*WHAT THE EXERCISE ASKS*. Make a verbatim copy of all the records.

*RECORDS PROVIDED*.
◇ ◇ ◇

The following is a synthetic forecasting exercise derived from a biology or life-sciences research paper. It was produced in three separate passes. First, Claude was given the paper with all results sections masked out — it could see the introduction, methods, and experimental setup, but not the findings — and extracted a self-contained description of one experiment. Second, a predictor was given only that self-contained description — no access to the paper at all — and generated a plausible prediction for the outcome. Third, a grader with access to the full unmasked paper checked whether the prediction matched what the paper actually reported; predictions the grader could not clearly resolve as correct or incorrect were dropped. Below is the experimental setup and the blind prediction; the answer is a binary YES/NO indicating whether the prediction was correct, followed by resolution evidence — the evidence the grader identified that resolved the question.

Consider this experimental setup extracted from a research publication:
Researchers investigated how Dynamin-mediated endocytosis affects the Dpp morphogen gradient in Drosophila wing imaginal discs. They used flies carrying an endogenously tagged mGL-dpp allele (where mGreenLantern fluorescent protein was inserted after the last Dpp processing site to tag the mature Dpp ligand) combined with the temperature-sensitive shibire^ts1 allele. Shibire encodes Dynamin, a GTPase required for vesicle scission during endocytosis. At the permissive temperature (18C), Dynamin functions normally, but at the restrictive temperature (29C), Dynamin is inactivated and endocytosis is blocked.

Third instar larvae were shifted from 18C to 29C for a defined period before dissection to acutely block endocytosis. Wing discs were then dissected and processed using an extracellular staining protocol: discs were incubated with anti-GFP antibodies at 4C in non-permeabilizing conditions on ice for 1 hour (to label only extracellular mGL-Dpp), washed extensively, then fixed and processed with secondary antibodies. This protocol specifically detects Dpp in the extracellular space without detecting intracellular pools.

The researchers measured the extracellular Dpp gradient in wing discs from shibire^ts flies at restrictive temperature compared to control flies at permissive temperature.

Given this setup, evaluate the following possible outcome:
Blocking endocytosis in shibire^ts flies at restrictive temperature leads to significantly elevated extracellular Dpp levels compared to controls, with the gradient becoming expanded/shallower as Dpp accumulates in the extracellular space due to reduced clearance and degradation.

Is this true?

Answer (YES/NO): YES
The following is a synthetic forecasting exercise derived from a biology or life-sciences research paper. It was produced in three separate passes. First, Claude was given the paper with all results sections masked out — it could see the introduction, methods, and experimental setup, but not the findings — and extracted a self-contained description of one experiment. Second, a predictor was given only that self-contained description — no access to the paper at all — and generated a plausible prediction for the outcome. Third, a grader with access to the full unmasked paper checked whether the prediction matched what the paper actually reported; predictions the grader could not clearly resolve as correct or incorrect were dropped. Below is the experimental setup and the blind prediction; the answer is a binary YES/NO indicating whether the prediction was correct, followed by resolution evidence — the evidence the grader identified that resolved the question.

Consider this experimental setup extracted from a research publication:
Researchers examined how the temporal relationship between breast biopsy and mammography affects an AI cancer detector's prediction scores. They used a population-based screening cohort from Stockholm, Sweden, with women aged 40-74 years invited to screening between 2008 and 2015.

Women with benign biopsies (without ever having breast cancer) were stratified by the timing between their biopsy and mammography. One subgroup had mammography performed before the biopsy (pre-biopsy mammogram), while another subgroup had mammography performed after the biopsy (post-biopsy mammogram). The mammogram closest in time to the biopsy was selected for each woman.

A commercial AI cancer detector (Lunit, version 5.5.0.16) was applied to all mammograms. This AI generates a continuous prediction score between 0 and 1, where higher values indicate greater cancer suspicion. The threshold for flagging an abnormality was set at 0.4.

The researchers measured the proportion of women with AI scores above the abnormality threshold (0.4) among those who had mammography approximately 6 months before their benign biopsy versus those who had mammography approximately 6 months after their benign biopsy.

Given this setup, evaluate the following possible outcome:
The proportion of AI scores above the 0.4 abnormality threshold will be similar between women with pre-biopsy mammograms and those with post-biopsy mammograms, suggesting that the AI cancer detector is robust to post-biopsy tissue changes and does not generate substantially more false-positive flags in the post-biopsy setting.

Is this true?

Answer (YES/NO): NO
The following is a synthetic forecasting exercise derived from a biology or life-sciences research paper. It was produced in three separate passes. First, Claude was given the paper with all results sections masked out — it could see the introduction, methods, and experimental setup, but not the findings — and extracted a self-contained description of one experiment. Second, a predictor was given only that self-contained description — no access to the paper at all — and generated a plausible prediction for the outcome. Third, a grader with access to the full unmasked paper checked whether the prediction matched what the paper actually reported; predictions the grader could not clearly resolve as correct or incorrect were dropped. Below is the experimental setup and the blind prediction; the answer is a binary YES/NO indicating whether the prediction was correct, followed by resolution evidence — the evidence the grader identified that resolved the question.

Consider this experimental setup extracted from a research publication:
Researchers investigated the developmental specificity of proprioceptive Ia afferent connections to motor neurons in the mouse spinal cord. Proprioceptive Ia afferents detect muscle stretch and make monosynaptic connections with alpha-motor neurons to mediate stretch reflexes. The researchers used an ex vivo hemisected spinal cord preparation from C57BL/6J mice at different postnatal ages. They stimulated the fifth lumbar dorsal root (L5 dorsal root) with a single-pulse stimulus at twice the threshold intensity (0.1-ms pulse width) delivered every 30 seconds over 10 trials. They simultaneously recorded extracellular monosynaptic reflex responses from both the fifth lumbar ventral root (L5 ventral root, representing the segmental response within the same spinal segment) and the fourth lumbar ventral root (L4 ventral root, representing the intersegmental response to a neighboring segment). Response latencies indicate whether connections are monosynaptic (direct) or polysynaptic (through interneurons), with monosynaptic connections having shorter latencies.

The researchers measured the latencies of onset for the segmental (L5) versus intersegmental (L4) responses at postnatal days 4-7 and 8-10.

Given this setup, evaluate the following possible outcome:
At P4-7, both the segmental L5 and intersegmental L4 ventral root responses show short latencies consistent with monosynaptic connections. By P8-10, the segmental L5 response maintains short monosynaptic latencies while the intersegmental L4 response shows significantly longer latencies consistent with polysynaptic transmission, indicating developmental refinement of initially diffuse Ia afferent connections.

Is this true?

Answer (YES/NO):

◇ ◇ ◇

*WRITTEN RESPONSE*.
The following is a synthetic forecasting exercise derived from a biology or life-sciences research paper. It was produced in three separate passes. First, Claude was given the paper with all results sections masked out — it could see the introduction, methods, and experimental setup, but not the findings — and extracted a self-contained description of one experiment. Second, a predictor was given only that self-contained description — no access to the paper at all — and generated a plausible prediction for the outcome. Third, a grader with access to the full unmasked paper checked whether the prediction matched what the paper actually reported; predictions the grader could not clearly resolve as correct or incorrect were dropped. Below is the experimental setup and the blind prediction; the answer is a binary YES/NO indicating whether the prediction was correct, followed by resolution evidence — the evidence the grader identified that resolved the question.

Consider this experimental setup extracted from a research publication:
Researchers investigated how Dynamin-mediated endocytosis affects the Dpp morphogen gradient in Drosophila wing imaginal discs. They used flies carrying an endogenously tagged mGL-dpp allele (where mGreenLantern fluorescent protein was inserted after the last Dpp processing site to tag the mature Dpp ligand) combined with the temperature-sensitive shibire^ts1 allele. Shibire encodes Dynamin, a GTPase required for vesicle scission during endocytosis. At the permissive temperature (18C), Dynamin functions normally, but at the restrictive temperature (29C), Dynamin is inactivated and endocytosis is blocked.

Third instar larvae were shifted from 18C to 29C for a defined period before dissection to acutely block endocytosis. Wing discs were then dissected and processed using an extracellular staining protocol: discs were incubated with anti-GFP antibodies at 4C in non-permeabilizing conditions on ice for 1 hour (to label only extracellular mGL-Dpp), washed extensively, then fixed and processed with secondary antibodies. This protocol specifically detects Dpp in the extracellular space without detecting intracellular pools.

The researchers measured the extracellular Dpp gradient in wing discs from shibire^ts flies at restrictive temperature compared to control flies at permissive temperature.

Given this setup, evaluate the following possible outcome:
Blocking endocytosis in shibire^ts flies at restrictive temperature leads to significantly elevated extracellular Dpp levels compared to controls, with the gradient becoming expanded/shallower as Dpp accumulates in the extracellular space due to reduced clearance and degradation.

Is this true?

Answer (YES/NO): YES
The following is a synthetic forecasting exercise derived from a biology or life-sciences research paper. It was produced in three separate passes. First, Claude was given the paper with all results sections masked out — it could see the introduction, methods, and experimental setup, but not the findings — and extracted a self-contained description of one experiment. Second, a predictor was given only that self-contained description — no access to the paper at all — and generated a plausible prediction for the outcome. Third, a grader with access to the full unmasked paper checked whether the prediction matched what the paper actually reported; predictions the grader could not clearly resolve as correct or incorrect were dropped. Below is the experimental setup and the blind prediction; the answer is a binary YES/NO indicating whether the prediction was correct, followed by resolution evidence — the evidence the grader identified that resolved the question.

Consider this experimental setup extracted from a research publication:
Researchers examined how the temporal relationship between breast biopsy and mammography affects an AI cancer detector's prediction scores. They used a population-based screening cohort from Stockholm, Sweden, with women aged 40-74 years invited to screening between 2008 and 2015.

Women with benign biopsies (without ever having breast cancer) were stratified by the timing between their biopsy and mammography. One subgroup had mammography performed before the biopsy (pre-biopsy mammogram), while another subgroup had mammography performed after the biopsy (post-biopsy mammogram). The mammogram closest in time to the biopsy was selected for each woman.

A commercial AI cancer detector (Lunit, version 5.5.0.16) was applied to all mammograms. This AI generates a continuous prediction score between 0 and 1, where higher values indicate greater cancer suspicion. The threshold for flagging an abnormality was set at 0.4.

The researchers measured the proportion of women with AI scores above the abnormality threshold (0.4) among those who had mammography approximately 6 months before their benign biopsy versus those who had mammography approximately 6 months after their benign biopsy.

Given this setup, evaluate the following possible outcome:
The proportion of AI scores above the 0.4 abnormality threshold will be similar between women with pre-biopsy mammograms and those with post-biopsy mammograms, suggesting that the AI cancer detector is robust to post-biopsy tissue changes and does not generate substantially more false-positive flags in the post-biopsy setting.

Is this true?

Answer (YES/NO): NO
The following is a synthetic forecasting exercise derived from a biology or life-sciences research paper. It was produced in three separate passes. First, Claude was given the paper with all results sections masked out — it could see the introduction, methods, and experimental setup, but not the findings — and extracted a self-contained description of one experiment. Second, a predictor was given only that self-contained description — no access to the paper at all — and generated a plausible prediction for the outcome. Third, a grader with access to the full unmasked paper checked whether the prediction matched what the paper actually reported; predictions the grader could not clearly resolve as correct or incorrect were dropped. Below is the experimental setup and the blind prediction; the answer is a binary YES/NO indicating whether the prediction was correct, followed by resolution evidence — the evidence the grader identified that resolved the question.

Consider this experimental setup extracted from a research publication:
Researchers investigated the developmental specificity of proprioceptive Ia afferent connections to motor neurons in the mouse spinal cord. Proprioceptive Ia afferents detect muscle stretch and make monosynaptic connections with alpha-motor neurons to mediate stretch reflexes. The researchers used an ex vivo hemisected spinal cord preparation from C57BL/6J mice at different postnatal ages. They stimulated the fifth lumbar dorsal root (L5 dorsal root) with a single-pulse stimulus at twice the threshold intensity (0.1-ms pulse width) delivered every 30 seconds over 10 trials. They simultaneously recorded extracellular monosynaptic reflex responses from both the fifth lumbar ventral root (L5 ventral root, representing the segmental response within the same spinal segment) and the fourth lumbar ventral root (L4 ventral root, representing the intersegmental response to a neighboring segment). Response latencies indicate whether connections are monosynaptic (direct) or polysynaptic (through interneurons), with monosynaptic connections having shorter latencies.

The researchers measured the latencies of onset for the segmental (L5) versus intersegmental (L4) responses at postnatal days 4-7 and 8-10.

Given this setup, evaluate the following possible outcome:
At P4-7, both the segmental L5 and intersegmental L4 ventral root responses show short latencies consistent with monosynaptic connections. By P8-10, the segmental L5 response maintains short monosynaptic latencies while the intersegmental L4 response shows significantly longer latencies consistent with polysynaptic transmission, indicating developmental refinement of initially diffuse Ia afferent connections.

Is this true?

Answer (YES/NO):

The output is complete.